Russian social network vKontakte removing copyrighted music tracks


Vkontakte_02aBig things are afoot in Russia, where social network vKontakte appears to have started deleting a range of copyrighted tracks uploaded by its users, in response to requests by rightsholders.

Several reports on local news sites (for example here, here and here) note that songs by artists including Lana Del Rey, Justin Bieber, the Rolling Stones, Shakira and Adele are being “removed from public access due to the treatment of owner” (in Google Translate’s words).

This is a big deal, because vKontakte has long been a copyright villain in the eyes of the music industry thanks to the proliferation of user-uploaded tracks on its service.

Back in November 2011, the RIAA singled the site out for having features “specifically designed to enable members to upload music and video files, hundreds of thousands of which contain unlicensed copyright works”. vKontakte has also been found liable several times for copyright infringement by Russian courts.

“The company needs to take effective steps to address the persistent and large-scale infringement it is enabling to take place on its platform,” said IFPI boss Frances Moore last year in a statement claiming vKontakte accounted for 50% of pirated internet traffic in Russia, and hosted 77% of pirated files in the country.
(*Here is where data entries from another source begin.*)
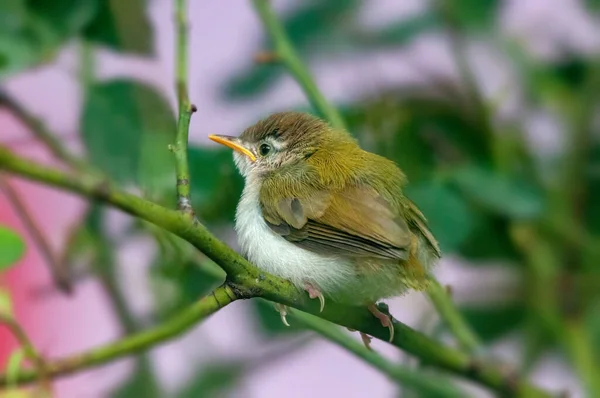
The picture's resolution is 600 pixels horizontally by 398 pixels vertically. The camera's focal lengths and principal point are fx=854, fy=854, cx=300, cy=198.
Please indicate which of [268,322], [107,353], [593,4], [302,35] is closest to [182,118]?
[107,353]

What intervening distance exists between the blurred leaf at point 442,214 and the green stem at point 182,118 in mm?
381

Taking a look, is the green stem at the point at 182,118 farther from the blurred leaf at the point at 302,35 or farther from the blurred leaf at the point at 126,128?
the blurred leaf at the point at 302,35

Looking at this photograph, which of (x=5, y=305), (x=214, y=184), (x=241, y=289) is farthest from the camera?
(x=214, y=184)

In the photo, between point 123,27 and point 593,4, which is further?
point 593,4

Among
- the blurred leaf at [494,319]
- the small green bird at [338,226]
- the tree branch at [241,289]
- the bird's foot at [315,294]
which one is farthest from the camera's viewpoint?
the blurred leaf at [494,319]

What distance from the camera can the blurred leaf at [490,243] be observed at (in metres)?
1.43

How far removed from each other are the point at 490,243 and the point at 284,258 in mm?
652

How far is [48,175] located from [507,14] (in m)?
1.36

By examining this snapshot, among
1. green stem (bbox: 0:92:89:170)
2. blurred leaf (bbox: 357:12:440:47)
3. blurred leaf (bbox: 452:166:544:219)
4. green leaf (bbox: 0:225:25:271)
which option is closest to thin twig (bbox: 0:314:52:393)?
green leaf (bbox: 0:225:25:271)

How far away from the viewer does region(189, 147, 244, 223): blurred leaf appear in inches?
45.4

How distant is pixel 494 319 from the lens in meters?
1.53

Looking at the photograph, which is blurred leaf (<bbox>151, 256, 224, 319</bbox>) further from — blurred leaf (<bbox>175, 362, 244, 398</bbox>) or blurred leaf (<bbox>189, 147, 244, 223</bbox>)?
blurred leaf (<bbox>175, 362, 244, 398</bbox>)

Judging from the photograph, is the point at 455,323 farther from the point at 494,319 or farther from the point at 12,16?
the point at 12,16

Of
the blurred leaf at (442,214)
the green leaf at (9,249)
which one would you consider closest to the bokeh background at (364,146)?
the blurred leaf at (442,214)
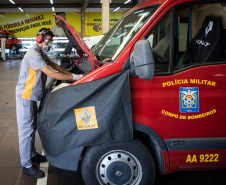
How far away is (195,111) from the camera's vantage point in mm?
2771

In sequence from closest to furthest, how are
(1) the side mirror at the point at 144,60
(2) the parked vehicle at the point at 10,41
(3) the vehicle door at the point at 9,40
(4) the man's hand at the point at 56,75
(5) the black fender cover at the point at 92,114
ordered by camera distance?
1. (1) the side mirror at the point at 144,60
2. (5) the black fender cover at the point at 92,114
3. (4) the man's hand at the point at 56,75
4. (2) the parked vehicle at the point at 10,41
5. (3) the vehicle door at the point at 9,40

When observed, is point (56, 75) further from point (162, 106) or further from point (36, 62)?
point (162, 106)

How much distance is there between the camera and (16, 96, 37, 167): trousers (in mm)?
3363

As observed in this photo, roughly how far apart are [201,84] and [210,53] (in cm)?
40

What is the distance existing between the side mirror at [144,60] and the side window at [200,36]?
438mm

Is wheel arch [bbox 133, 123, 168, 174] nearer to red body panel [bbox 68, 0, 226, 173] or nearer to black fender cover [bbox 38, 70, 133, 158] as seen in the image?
red body panel [bbox 68, 0, 226, 173]

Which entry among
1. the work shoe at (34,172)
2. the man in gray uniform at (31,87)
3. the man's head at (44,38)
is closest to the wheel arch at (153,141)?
the man in gray uniform at (31,87)

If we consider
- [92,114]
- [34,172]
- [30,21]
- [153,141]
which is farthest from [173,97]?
[30,21]

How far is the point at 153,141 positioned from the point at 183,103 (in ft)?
1.84

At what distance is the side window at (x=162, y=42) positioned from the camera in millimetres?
2793

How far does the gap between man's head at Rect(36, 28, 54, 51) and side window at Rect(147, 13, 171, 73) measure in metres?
1.36

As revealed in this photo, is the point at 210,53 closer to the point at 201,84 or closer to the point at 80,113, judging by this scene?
the point at 201,84

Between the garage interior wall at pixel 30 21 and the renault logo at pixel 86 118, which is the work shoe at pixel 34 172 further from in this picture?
the garage interior wall at pixel 30 21

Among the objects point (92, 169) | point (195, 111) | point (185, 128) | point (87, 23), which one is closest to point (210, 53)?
point (195, 111)
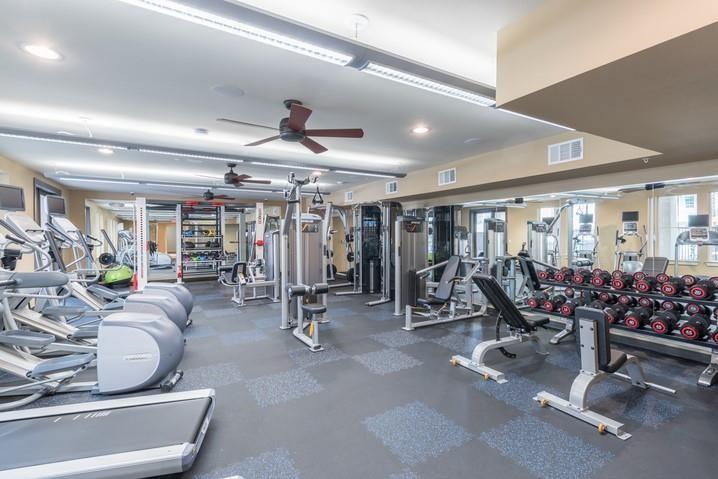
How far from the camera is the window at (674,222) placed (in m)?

Judging by the reports this week, vKontakte has started taking those steps. Pressure from labels is one reason: Music Ally’s sources pointed us to Universal Music in Russia, who directed us back to the IFPI, who declined to comment.

However, upcoming anti-piracy legislation is another spur, not least because it includes provisions to force ISPs to block entire websites if they do not respond to takedown requests within 72 hours.

In May, vKontakte was temporarily blocked by the state communications regulator Roskomnadzor, which although put down as a mistake and quickly reversed, was seen by some as a shot across vKontakte’s bows – as part of a wider issue around free speech on the social network, rather than just piracy.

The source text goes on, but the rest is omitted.